What you need to do> Copy the text of every row below word for word, leaving the pictures out.

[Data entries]
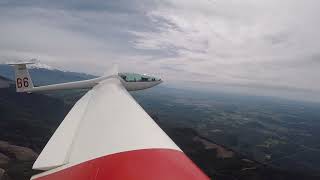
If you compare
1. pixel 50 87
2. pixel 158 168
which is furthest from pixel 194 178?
pixel 50 87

Result for this exercise>
If you compare
1. pixel 50 87
2. pixel 158 168
which is furthest from pixel 194 178?
pixel 50 87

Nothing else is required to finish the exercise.